Wednesday, January 13, 2010

Collection and Ageing of Salary Survey Data

Wednesday, January 13, 2010

Once the analyst has achieved the maximum correlation between matching the organization’s positions to those used in the survey(s), data must be collected and “warehoused” in such a manner as to promote effective decision-making. There are numerous commercial tools and websites (PayScale, Salary.Com, et al) as well as consulting firms (Towers Watson, AON, et al) available to assist practitioners in sourcing, storage, and analysis of data. Depending on the organizations “technical acumen”, different organizations will need or expect different levels of technical analysis of data. Having once worked with both pipeline engineers and bankers, each had a different understanding and acceptance of “data” analysis. The goal of the analyst should be to understand, use, and be able to explain analytical methodologies in language appropriate for their respective audience.

Depending on when compensation data was collected, the data may need to be “aged” to account for changes in the wage market since its original collection. If the analyst has access to some “inflation index” such as the Consumer Price or the Producer Price Indices, one or the other could form the basis for ageing the data. Keep in mind that the Producer Price Index (PPI) measures price change from the point of the seller whereas the Consumer Price Index (CPI).measures price change as viewed by the purchaser.

CPI’s are published monthly and are available at the level for national, regional, and most major cities. The CPI is sub-divided into two broad population classes, CPI for All Urban Consumers (CPI-U) (this covers about 87% of population) and CPI for Urban Wage Earners and Clerical Workers (CPI-W) (which covers 32% of the population). The CPI is broken down into several components, including: food, energy, new and used cars/trucks, apparel, shelter, transportation, and medical care. Neither of the CPI’s includes data on living in rural non-metropolitan areas, which can present a problem for salary structures in remotely located operations. The CPI-U is the most commonly used index to “age” survey data.

Aging compensation data allows the surveyed data to be “brought forward” to the current point in time. Since employers do not all adjust workers’ salaries at some uniform time, survey data represents a sampling of compensation practices over time and is thus a lagging indicator of market wage rates. Some online survey providers automatically age data based on location Zip Codes. The analyst should always verify the ageing process should they be called upon to explain it.

Assuming that survey data available has not been automatically aged by the provider, the analyst will need to determine the rate of change from the time the data was effective to the point at which the data will be used in the decision-making process. If data is being aggregated from multiple sources all with different time frames, the analyst will need to use different ageing factors for each data sources. If the survey was published May 2008, based on compensation effective January 1, 2008 and the analyst plans to use the data for his practice effective Jan 1, 2010, then 24 calendar months will have elapsed since the data was in effect on January 1, 2008.

* _EXERCISE DETAILS_:
From the piece on aging salary survey data, return everything from "Depending on when" down to "by the purchaser.", copied word for word. The lines after this text play no part in the work here.

* _SUPPLIED ENTRIES_:
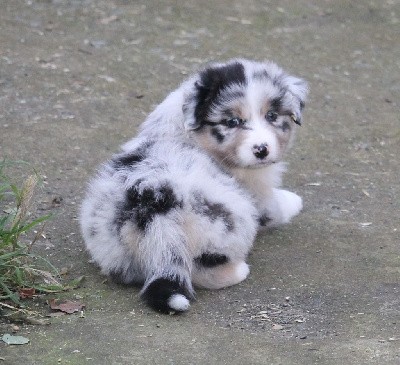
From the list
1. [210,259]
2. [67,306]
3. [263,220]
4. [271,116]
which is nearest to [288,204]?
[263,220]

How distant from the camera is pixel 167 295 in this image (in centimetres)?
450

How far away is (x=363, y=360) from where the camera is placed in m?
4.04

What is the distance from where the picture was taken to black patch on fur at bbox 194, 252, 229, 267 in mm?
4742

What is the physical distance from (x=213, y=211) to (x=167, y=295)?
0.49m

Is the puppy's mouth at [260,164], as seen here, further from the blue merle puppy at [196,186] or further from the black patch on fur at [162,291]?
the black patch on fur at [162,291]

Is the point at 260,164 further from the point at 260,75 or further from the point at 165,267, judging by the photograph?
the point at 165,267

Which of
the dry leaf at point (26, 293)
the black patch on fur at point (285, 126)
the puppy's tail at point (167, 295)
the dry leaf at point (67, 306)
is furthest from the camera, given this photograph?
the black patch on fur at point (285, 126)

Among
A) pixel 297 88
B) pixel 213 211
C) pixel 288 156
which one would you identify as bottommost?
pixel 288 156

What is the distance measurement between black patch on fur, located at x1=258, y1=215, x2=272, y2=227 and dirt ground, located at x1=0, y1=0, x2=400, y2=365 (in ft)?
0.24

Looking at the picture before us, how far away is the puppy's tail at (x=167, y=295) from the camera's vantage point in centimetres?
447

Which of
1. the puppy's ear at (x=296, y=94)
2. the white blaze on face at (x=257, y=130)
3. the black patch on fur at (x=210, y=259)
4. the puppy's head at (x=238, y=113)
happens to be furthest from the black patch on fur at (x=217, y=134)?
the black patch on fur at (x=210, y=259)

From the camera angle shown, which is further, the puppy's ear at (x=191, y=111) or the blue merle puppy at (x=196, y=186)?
--
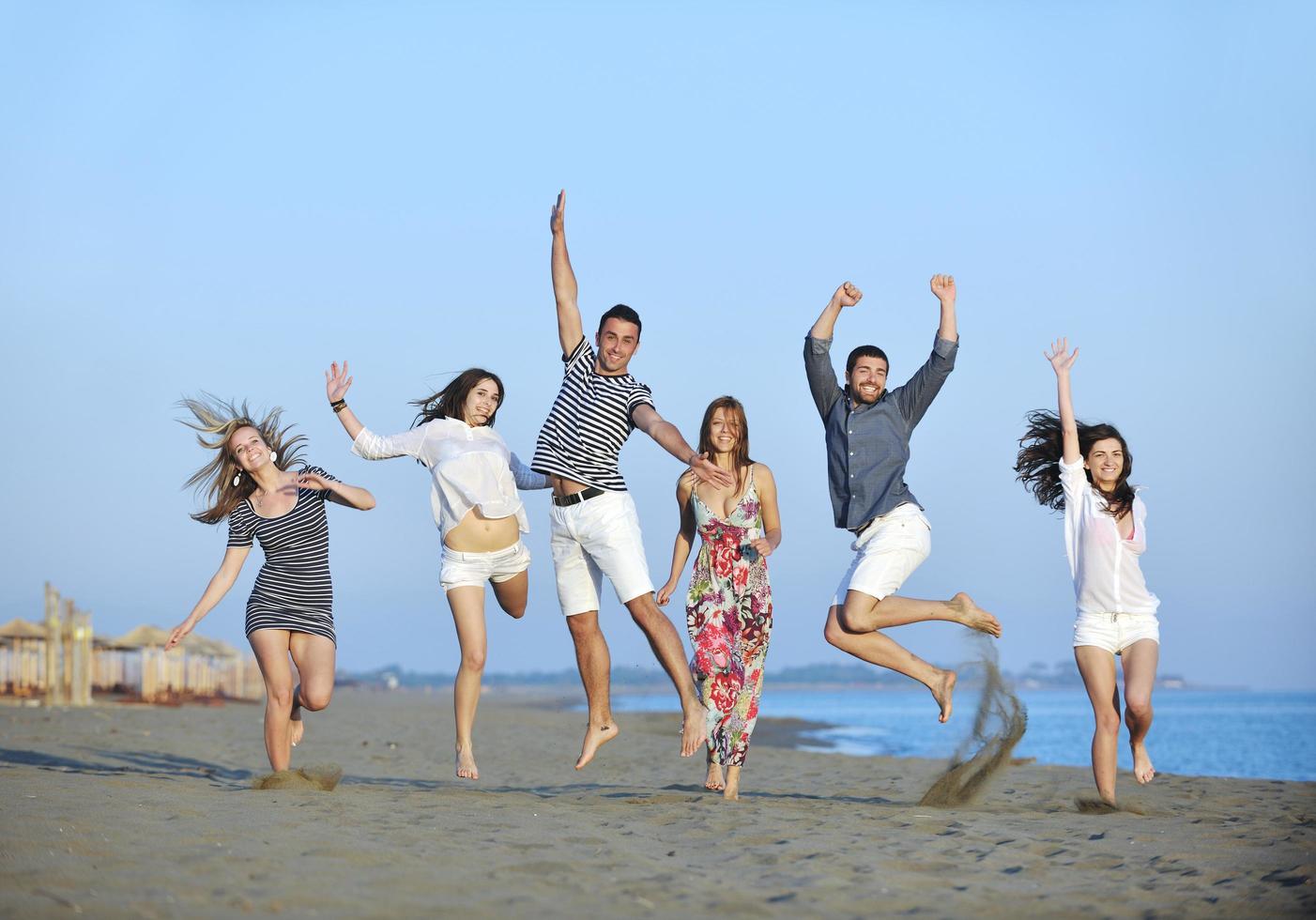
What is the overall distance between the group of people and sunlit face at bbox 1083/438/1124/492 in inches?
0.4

* _ANSWER TO THIS TASK_:
Depending on when compensation data was collected, the data may need to be “aged” to account for changes in the wage market since its original collection. If the analyst has access to some “inflation index” such as the Consumer Price or the Producer Price Indices, one or the other could form the basis for ageing the data. Keep in mind that the Producer Price Index (PPI) measures price change from the point of the seller whereas the Consumer Price Index (CPI).measures price change as viewed by the purchaser.